MÉXICO, D.F., 13 de enero.- Abrimos 2010 con acontecimientos que no sólo sobrepasan, sino que han desfondado la vida política entendida en su sentido de bien y sentido común. Diversos en su expresión –aumentos en los impuestos y los productos, desempleo, narcotráfico, criminalidad, violencia, descontento–, dichos acontecimientos guardan, sin embargo, un mismo fondo: la perversión de todo en valor. Esta palabra, usada irresponsablemente por todo tipo de consultores, sacerdotes, moralistas y políticos liberales –“hay que educar en valores”, dicen con una irresponsabilidad aterradora–, es, en su fondo, la base sobre la que se asientan la destrucción de la vida política y los grandes males que nos aquejan.
Es verdad que en la Antigüedad el valor tenía un sentido moral, que aún puede rastrearse en las acepciones de los diccionarios. Aunque, como decía Voltaire, no es “una virtud, sino una cualidad que comparten los bribones y los grandes hombres” –se puede, como un terrorista, ser cruel y valiente a la vez–, el valor –que sólo se hace virtud si se pone al servicio de otro o de una causa general y generosa– es un ingrediente fundamental de la moral. Alguien temeroso jamás puede ejercer su deber –el miedo es egoísta; la cobardía y la mentira lo son también–. El valor está, en este sentido, muy próximo a la dignidad, indica algo que moralmente es precioso y magnífico.
Por desgracia, desde inicios del siglo XVII el término comenzó a designar lo que es deseable, útil e incluso lo que se debía, para convertirse, durante el siglo XVIII, con el liberalismo económico, en el precio de venta de los objetos que se volvieron bienes.
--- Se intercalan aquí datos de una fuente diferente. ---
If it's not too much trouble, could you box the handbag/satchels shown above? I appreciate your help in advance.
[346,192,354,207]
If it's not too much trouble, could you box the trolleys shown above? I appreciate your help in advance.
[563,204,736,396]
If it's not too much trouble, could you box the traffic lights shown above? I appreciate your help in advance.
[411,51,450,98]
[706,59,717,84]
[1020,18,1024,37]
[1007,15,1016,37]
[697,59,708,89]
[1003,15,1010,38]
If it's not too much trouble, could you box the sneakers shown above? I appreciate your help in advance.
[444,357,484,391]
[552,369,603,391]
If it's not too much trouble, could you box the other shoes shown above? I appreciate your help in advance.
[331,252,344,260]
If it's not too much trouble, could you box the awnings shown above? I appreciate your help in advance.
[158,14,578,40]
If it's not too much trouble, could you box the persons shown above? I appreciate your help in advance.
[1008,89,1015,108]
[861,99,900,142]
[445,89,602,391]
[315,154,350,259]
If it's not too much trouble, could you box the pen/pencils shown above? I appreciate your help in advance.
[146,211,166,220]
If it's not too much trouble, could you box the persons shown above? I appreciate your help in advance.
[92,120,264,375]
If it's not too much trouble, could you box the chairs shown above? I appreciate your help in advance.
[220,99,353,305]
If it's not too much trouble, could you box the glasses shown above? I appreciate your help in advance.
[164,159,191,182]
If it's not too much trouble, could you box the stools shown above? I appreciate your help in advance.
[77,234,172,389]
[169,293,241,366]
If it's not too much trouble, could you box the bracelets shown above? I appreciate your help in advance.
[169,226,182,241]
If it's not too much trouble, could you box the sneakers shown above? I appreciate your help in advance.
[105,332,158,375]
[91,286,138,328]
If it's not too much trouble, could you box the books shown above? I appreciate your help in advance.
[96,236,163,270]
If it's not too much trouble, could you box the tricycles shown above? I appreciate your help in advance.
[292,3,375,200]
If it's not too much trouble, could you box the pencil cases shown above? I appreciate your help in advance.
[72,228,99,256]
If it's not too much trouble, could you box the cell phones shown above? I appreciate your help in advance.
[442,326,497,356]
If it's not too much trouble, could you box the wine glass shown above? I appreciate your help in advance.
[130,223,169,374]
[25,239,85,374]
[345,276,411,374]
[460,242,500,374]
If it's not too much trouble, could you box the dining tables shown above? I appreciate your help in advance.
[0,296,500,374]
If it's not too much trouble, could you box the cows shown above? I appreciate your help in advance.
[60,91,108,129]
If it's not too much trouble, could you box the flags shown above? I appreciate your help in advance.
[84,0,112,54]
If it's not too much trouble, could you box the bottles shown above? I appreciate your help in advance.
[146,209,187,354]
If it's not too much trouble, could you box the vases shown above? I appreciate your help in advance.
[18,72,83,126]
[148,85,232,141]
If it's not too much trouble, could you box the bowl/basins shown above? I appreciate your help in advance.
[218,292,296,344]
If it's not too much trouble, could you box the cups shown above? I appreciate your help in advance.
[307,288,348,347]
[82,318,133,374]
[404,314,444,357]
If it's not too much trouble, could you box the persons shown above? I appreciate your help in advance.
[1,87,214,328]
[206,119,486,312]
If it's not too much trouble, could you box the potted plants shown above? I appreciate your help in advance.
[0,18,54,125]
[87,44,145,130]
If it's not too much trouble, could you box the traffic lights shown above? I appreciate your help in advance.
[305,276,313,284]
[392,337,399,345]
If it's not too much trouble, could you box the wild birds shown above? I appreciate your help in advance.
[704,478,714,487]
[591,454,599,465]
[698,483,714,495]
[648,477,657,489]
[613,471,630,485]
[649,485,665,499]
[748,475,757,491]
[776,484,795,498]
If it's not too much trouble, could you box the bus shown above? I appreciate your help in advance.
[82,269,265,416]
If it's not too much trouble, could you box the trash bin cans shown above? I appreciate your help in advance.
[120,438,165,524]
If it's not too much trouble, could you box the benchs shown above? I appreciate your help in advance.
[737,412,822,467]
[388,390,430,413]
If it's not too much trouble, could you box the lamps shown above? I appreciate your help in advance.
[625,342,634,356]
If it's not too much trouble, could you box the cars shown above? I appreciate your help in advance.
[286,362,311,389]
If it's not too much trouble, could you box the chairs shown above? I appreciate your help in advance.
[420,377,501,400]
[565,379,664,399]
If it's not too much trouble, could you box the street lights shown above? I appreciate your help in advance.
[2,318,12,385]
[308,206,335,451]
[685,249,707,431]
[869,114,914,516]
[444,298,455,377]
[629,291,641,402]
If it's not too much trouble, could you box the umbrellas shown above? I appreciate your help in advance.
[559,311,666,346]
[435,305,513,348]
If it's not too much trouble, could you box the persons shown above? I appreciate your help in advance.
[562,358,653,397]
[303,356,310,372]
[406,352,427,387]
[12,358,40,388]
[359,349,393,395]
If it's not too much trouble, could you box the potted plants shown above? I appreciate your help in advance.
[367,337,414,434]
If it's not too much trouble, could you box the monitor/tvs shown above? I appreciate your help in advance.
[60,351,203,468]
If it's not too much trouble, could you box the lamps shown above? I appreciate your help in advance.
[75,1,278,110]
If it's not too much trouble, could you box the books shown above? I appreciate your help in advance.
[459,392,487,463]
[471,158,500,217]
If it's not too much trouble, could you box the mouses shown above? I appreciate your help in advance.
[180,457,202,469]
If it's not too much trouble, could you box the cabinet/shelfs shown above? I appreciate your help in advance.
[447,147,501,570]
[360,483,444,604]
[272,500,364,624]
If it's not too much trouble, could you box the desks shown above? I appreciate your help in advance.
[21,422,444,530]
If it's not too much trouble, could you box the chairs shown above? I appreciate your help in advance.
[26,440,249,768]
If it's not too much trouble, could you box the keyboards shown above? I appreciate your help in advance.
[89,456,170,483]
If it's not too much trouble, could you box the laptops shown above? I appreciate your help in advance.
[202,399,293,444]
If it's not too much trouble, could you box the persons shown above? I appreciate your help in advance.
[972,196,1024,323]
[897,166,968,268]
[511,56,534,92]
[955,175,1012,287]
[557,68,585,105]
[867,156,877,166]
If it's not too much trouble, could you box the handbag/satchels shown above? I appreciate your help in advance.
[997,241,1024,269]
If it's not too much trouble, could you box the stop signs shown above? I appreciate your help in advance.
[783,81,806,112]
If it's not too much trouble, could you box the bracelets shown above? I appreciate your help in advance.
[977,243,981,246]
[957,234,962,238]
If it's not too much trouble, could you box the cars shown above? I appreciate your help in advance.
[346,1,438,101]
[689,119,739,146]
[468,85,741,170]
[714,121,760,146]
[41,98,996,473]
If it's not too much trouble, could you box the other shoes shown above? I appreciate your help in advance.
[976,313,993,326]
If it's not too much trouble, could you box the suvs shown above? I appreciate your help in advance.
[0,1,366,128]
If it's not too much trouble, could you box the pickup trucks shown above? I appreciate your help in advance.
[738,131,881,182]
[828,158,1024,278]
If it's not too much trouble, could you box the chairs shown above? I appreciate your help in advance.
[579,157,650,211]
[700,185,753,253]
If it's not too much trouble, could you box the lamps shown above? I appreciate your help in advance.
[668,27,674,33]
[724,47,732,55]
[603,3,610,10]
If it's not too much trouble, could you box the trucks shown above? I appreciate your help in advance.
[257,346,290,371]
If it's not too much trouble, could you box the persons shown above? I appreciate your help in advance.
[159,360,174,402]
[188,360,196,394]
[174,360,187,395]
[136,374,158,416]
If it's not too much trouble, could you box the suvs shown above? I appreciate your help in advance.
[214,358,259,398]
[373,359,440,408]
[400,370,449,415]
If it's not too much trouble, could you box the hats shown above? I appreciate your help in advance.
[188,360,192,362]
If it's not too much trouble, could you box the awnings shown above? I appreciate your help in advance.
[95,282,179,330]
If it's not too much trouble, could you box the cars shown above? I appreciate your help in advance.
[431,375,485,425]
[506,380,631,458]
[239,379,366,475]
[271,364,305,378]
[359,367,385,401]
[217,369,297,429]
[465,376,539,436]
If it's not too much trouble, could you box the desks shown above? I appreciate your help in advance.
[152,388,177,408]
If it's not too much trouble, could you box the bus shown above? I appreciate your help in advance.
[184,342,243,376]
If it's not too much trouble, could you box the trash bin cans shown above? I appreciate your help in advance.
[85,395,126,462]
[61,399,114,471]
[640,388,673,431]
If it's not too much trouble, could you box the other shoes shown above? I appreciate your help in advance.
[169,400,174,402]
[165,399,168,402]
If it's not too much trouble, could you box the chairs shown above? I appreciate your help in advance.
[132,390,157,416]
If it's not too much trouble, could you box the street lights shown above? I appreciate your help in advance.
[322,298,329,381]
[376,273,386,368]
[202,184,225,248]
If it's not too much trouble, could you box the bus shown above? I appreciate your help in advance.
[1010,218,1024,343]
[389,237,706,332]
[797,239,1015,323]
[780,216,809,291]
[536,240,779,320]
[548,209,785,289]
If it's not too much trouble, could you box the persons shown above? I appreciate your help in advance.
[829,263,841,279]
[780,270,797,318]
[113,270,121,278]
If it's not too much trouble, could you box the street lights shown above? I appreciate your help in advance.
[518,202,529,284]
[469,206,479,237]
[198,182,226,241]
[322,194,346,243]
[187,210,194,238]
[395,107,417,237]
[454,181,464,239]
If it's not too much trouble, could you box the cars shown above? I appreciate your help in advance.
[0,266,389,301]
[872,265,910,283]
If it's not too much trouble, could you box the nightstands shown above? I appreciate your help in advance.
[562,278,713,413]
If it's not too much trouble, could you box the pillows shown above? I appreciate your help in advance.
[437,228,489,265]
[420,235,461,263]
Lo que antes era la sustancia de una virtud, tocado por el mercantilismo se transformó en una realidad medible, manipulable y maximizable.
Nada, desde entonces, más contrario al bien que el valor, y, sin embargo, nada, hoy en día, más relacionado con el bien que ese mismo principio. En ética y en política, el valor ha invadido todo lo que tiene que ver con el bien, al grado de que el dinero, que tasa todos los valores, se ha convertido en el símbolo de los bienes.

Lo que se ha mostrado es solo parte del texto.